We thought it might be useful to put together a timeline of events in the Missing Governor story:
Thursday, June 18
• Governor Sanford takes a State Law Enforcement Division Suburban and leaves the governor’s mansion in Columbia.
• A cell phone tower near Hartsfield-Jackson Airport in Atlanta, Georgia, picks up a signal from Sanford’s cell phone, before his phone is apparently turned off for the next few days.
Friday, June 19
• South Carolina law enforcement officials call and send text messages to Sanford’s cell phone, with no response.
Saturday, June 20
• The governor’s office issues a statement to the police saying there is no reason for concern.

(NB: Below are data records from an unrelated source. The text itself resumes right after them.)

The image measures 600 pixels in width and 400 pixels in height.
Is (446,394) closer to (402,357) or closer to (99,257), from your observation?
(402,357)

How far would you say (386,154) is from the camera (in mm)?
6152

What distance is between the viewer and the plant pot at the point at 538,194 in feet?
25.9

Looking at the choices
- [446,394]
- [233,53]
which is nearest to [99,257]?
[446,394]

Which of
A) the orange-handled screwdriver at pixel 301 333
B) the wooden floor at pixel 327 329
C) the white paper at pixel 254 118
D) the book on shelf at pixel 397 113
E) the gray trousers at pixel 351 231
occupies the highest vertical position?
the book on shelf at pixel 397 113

• State Sen. Jake Knotts — a Republican but frequent Sanford critic — calls SLED chief Reggie Lloyd. According to Knotts, Lloyd says the security details knows Sanford’s location.
Sunday, June 21
• Lieutenant Governor Andre Bauer — who would take over from Sanford in an emergency — discovers Sanford’s whereabouts are unknown.
Monday, June 22
• c. 2:30 p.m: Knotts issues a statement asking who is in charge of South Carolina if Sanford is gone.
• c. 2:40 p.m.: The State newspaper publishes an article saying Sanford has been unreachable for four days.

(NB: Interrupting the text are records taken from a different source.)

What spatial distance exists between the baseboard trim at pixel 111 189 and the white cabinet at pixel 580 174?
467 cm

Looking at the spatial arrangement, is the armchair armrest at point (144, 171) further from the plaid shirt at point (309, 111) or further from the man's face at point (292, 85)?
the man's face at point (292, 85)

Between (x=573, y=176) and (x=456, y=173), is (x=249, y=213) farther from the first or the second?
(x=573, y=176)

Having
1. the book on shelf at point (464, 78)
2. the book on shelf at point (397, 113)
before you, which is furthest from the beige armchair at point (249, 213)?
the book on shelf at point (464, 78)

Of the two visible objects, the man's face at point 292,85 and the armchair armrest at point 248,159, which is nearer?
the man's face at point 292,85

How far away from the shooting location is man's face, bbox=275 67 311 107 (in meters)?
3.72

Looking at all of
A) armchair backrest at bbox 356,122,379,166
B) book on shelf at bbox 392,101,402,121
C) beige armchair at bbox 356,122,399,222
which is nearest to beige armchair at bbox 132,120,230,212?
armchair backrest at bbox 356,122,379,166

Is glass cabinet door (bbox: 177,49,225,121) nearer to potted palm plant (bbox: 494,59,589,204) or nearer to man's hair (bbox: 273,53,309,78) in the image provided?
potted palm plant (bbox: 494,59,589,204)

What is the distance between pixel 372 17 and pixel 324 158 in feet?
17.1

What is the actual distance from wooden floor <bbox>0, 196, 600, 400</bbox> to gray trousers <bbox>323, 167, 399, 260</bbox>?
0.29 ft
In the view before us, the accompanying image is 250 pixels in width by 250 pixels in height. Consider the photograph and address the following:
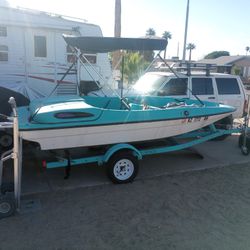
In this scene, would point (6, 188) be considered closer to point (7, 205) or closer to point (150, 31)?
point (7, 205)

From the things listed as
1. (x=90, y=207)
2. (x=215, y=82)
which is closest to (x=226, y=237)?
(x=90, y=207)

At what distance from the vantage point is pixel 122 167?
18.0ft

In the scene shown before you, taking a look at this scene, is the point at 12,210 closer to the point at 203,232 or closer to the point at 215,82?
the point at 203,232

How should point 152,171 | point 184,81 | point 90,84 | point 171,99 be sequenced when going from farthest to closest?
point 90,84, point 184,81, point 171,99, point 152,171

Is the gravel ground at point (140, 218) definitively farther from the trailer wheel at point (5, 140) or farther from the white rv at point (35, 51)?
the white rv at point (35, 51)

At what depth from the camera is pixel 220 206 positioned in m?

• c. 2:50 p.m.: The governor’s office issues this statement: “[Sanford] is taking some time away from the office this week to recharge after the stimulus battle,” and to “work on a couple of projects that have fallen by the wayside.”
• c. 3 p.m.: Sanford’s wife, Jenny, tells the AP that she does not know where her husband is, but she’s not worried. Vacationing with her four sons at the Sanfords’ Sullivan’s Island beach house, she says “he was writing something and wanted some space to get away from the kids.”
• c. 3:40 p.m.: Lt. Gov. Bauer’s office tells reporters the governor’s office has said it has spoken to Sanford and knows his location.
• c. 5:00 p.m.: Sanford spokesman Joel Sawyer denies that the office ever told Bauer’s office they had spoken to Sanford.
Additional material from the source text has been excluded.